> _What needs to be done_:
Any images in the material are to be dropped while every line is retyped exactly.

> _Collected material_:
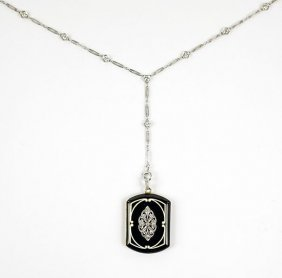 An Art Deco Locket And Chain.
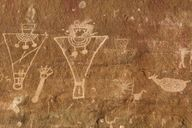 Petroglyphs carved into desert varnish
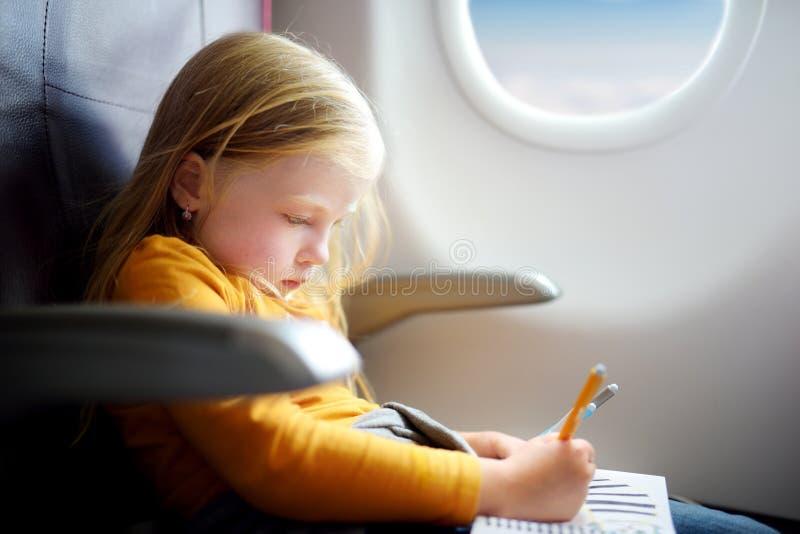Niña adorable que viaja por un aeroplano Niño que se sienta por la ventana de los aviones y que dibuja una imagen con los rotulad fotos de archivo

> _Task response_:
 An Art Deco Locket And Chain.
 Petroglyphs carved into desert varnish
Niña adorable que viaja por un aeroplano Niño que se sienta por la ventana de los aviones y que dibuja una imagen con los rotulad fotos de archivo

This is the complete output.